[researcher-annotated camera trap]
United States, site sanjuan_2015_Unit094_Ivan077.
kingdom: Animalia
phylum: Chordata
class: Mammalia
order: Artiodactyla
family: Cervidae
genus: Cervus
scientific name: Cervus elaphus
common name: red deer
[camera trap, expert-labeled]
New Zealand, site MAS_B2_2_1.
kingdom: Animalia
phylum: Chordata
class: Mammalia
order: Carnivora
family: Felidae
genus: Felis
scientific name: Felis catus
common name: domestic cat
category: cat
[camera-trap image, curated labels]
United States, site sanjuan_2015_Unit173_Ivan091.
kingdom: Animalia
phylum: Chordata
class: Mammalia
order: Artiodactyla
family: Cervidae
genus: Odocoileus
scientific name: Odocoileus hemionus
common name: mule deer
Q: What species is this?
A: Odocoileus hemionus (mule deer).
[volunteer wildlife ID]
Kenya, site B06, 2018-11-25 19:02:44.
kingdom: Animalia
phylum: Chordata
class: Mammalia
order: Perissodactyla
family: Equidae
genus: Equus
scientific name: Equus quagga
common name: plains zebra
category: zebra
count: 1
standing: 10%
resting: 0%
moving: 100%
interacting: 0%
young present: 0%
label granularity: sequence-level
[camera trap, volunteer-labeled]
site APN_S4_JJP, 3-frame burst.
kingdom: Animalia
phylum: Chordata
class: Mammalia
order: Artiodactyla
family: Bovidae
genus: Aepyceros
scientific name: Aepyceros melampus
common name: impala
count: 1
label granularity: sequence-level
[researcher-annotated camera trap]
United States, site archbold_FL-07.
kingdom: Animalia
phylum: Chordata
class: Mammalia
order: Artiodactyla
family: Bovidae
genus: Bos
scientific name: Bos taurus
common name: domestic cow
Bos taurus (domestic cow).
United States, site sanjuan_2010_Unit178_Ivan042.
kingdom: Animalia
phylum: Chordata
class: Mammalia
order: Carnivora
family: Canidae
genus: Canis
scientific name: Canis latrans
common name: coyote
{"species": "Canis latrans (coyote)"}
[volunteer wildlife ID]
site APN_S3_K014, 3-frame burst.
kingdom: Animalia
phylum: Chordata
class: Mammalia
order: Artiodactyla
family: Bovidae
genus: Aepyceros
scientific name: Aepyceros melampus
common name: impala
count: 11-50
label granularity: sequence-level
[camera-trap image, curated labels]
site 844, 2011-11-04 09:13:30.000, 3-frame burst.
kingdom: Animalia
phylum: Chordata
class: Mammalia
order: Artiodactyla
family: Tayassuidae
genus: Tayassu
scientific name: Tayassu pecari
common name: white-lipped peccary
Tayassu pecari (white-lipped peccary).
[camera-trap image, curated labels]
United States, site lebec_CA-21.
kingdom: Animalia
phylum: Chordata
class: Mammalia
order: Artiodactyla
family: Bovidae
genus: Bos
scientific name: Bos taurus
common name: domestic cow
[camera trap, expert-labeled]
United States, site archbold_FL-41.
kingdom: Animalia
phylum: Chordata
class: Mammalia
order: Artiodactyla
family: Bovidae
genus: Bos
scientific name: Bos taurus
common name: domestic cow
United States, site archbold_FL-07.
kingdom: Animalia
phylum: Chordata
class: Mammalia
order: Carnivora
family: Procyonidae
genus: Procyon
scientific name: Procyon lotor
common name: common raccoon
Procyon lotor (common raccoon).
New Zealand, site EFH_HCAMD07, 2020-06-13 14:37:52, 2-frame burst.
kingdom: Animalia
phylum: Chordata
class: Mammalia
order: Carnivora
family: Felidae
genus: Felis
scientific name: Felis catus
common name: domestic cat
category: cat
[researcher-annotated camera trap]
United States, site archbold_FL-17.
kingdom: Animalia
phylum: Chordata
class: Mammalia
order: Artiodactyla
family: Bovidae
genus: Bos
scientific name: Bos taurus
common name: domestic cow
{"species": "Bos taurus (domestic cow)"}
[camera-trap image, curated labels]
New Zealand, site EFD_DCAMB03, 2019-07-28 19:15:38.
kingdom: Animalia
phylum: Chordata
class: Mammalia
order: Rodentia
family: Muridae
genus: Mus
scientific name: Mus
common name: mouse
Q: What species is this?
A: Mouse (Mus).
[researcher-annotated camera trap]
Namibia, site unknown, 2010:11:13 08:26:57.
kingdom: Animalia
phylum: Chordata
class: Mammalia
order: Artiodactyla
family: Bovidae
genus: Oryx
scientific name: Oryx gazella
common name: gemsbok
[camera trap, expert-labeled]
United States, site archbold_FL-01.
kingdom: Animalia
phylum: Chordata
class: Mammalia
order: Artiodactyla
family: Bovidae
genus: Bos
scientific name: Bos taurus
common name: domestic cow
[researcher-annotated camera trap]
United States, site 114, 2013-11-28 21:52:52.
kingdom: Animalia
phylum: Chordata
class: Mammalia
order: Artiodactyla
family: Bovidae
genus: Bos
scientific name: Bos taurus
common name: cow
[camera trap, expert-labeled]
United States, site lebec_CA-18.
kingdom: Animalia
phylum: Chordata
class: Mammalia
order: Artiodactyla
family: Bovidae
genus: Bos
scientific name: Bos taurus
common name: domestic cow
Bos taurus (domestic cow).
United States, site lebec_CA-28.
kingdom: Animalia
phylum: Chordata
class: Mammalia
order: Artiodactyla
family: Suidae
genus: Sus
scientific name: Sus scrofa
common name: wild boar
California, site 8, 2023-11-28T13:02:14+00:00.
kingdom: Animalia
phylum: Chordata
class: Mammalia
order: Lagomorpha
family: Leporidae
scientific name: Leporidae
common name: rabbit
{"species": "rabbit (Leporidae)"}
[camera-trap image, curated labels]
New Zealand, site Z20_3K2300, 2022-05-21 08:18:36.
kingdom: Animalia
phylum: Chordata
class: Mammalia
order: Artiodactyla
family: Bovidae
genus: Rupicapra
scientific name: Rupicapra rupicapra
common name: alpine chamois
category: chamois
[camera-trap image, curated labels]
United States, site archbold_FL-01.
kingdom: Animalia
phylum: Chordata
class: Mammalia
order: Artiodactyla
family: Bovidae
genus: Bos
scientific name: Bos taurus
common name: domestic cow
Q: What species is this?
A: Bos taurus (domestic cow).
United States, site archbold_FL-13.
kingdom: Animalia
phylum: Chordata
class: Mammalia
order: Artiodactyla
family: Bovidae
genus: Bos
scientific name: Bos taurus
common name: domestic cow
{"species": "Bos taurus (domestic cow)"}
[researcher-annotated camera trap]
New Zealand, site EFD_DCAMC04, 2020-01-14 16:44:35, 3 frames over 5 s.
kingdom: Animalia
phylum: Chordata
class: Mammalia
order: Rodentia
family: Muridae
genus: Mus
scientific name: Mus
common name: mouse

===============

Task objective: Each entry should be reproduced in the output exactly.

Answer to the problem:
[researcher-annotated camera trap]
United States, site sanjuan_2015_Unit094_Ivan077.
kingdom: Animalia
phylum: Chordata
class: Mammalia
order: Artiodactyla
family: Cervidae
genus: Cervus
scientific name: Cervus elaphus
common name: red deer
[camera trap, expert-labeled]
New Zealand, site MAS_B2_2_1.
kingdom: Animalia
phylum: Chordata
class: Mammalia
order: Carnivora
family: Felidae
genus: Felis
scientific name: Felis catus
common name: domestic cat
category: cat
[camera-trap image, curated labels]
United States, site sanjuan_2015_Unit173_Ivan091.
kingdom: Animalia
phylum: Chordata
class: Mammalia
order: Artiodactyla
family: Cervidae
genus: Odocoileus
scientific name: Odocoileus hemionus
common name: mule deer
Q: What species is this?
A: Odocoileus hemionus (mule deer).
[volunteer wildlife ID]
Kenya, site B06, 2018-11-25 19:02:44.
kingdom: Animalia
phylum: Chordata
class: Mammalia
order: Perissodactyla
family: Equidae
genus: Equus
scientific name: Equus quagga
common name: plains zebra
category: zebra
count: 1
standing: 10%
resting: 0%
moving: 100%
interacting: 0%
young present: 0%
label granularity: sequence-level
[camera trap, volunteer-labeled]
site APN_S4_JJP, 3-frame burst.
kingdom: Animalia
phylum: Chordata
class: Mammalia
order: Artiodactyla
family: Bovidae
genus: Aepyceros
scientific name: Aepyceros melampus
common name: impala
count: 1
label granularity: sequence-level
[researcher-annotated camera trap]
United States, site archbold_FL-07.
kingdom: Animalia
phylum: Chordata
class: Mammalia
order: Artiodactyla
family: Bovidae
genus: Bos
scientific name: Bos taurus
common name: domestic cow
Bos taurus (domestic cow).
United States, site sanjuan_2010_Unit178_Ivan042.
kingdom: Animalia
phylum: Chordata
class: Mammalia
order: Carnivora
family: Canidae
genus: Canis
scientific name: Canis latrans
common name: coyote
{"species": "Canis latrans (coyote)"}
[volunteer wildlife ID]
site APN_S3_K014, 3-frame burst.
kingdom: Animalia
phylum: Chordata
class: Mammalia
order: Artiodactyla
family: Bovidae
genus: Aepyceros
scientific name: Aepyceros melampus
common name: impala
count: 11-50
label granularity: sequence-level
[camera-trap image, curated labels]
site 844, 2011-11-04 09:13:30.000, 3-frame burst.
kingdom: Animalia
phylum: Chordata
class: Mammalia
order: Artiodactyla
family: Tayassuidae
genus: Tayassu
scientific name: Tayassu pecari
common name: white-lipped peccary
Tayassu pecari (white-lipped peccary).
[camera-trap image, curated labels]
United States, site lebec_CA-21.
kingdom: Animalia
phylum: Chordata
class: Mammalia
order: Artiodactyla
family: Bovidae
genus: Bos
scientific name: Bos taurus
common name: domestic cow
[camera trap, expert-labeled]
United States, site archbold_FL-41.
kingdom: Animalia
phylum: Chordata
class: Mammalia
order: Artiodactyla
family: Bovidae
genus: Bos
scientific name: Bos taurus
common name: domestic cow
United States, site archbold_FL-07.
kingdom: Animalia
phylum: Chordata
class: Mammalia
order: Carnivora
family: Procyonidae
genus: Procyon
scientific name: Procyon lotor
common name: common raccoon
Procyon lotor (common raccoon).
New Zealand, site EFH_HCAMD07, 2020-06-13 14:37:52, 2-frame burst.
kingdom: Animalia
phylum: Chordata
class: Mammalia
order: Carnivora
family: Felidae
genus: Felis
scientific name: Felis catus
common name: domestic cat
category: cat
[researcher-annotated camera trap]
United States, site archbold_FL-17.
kingdom: Animalia
phylum: Chordata
class: Mammalia
order: Artiodactyla
family: Bovidae
genus: Bos
scientific name: Bos taurus
common name: domestic cow
{"species": "Bos taurus (domestic cow)"}
[camera-trap image, curated labels]
New Zealand, site EFD_DCAMB03, 2019-07-28 19:15:38.
kingdom: Animalia
phylum: Chordata
class: Mammalia
order: Rodentia
family: Muridae
genus: Mus
scientific name: Mus
common name: mouse
Q: What species is this?
A: Mouse (Mus).
[researcher-annotated camera trap]
Namibia, site unknown, 2010:11:13 08:26:57.
kingdom: Animalia
phylum: Chordata
class: Mammalia
order: Artiodactyla
family: Bovidae
genus: Oryx
scientific name: Oryx gazella
common name: gemsbok
[camera trap, expert-labeled]
United States, site archbold_FL-01.
kingdom: Animalia
phylum: Chordata
class: Mammalia
order: Artiodactyla
family: Bovidae
genus: Bos
scientific name: Bos taurus
common name: domestic cow
[researcher-annotated camera trap]
United States, site 114, 2013-11-28 21:52:52.
kingdom: Animalia
phylum: Chordata
class: Mammalia
order: Artiodactyla
family: Bovidae
genus: Bos
scientific name: Bos taurus
common name: cow
[camera trap, expert-labeled]
United States, site lebec_CA-18.
kingdom: Animalia
phylum: Chordata
class: Mammalia
order: Artiodactyla
family: Bovidae
genus: Bos
scientific name: Bos taurus
common name: domestic cow
Bos taurus (domestic cow).
United States, site lebec_CA-28.
kingdom: Animalia
phylum: Chordata
class: Mammalia
order: Artiodactyla
family: Suidae
genus: Sus
scientific name: Sus scrofa
common name: wild boar
California, site 8, 2023-11-28T13:02:14+00:00.
kingdom: Animalia
phylum: Chordata
class: Mammalia
order: Lagomorpha
family: Leporidae
scientific name: Leporidae
common name: rabbit
{"species": "rabbit (Leporidae)"}
[camera-trap image, curated labels]
New Zealand, site Z20_3K2300, 2022-05-21 08:18:36.
kingdom: Animalia
phylum: Chordata
class: Mammalia
order: Artiodactyla
family: Bovidae
genus: Rupicapra
scientific name: Rupicapra rupicapra
common name: alpine chamois
category: chamois
[camera-trap image, curated labels]
United States, site archbold_FL-01.
kingdom: Animalia
phylum: Chordata
class: Mammalia
order: Artiodactyla
family: Bovidae
genus: Bos
scientific name: Bos taurus
common name: domestic cow
Q: What species is this?
A: Bos taurus (domestic cow).
United States, site archbold_FL-13.
kingdom: Animalia
phylum: Chordata
class: Mammalia
order: Artiodactyla
family: Bovidae
genus: Bos
scientific name: Bos taurus
common name: domestic cow
{"species": "Bos taurus (domestic cow)"}
[researcher-annotated camera trap]
New Zealand, site EFD_DCAMC04, 2020-01-14 16:44:35, 3 frames over 5 s.
kingdom: Animalia
phylum: Chordata
class: Mammalia
order: Rodentia
family: Muridae
genus: Mus
scientific name: Mus
common name: mouse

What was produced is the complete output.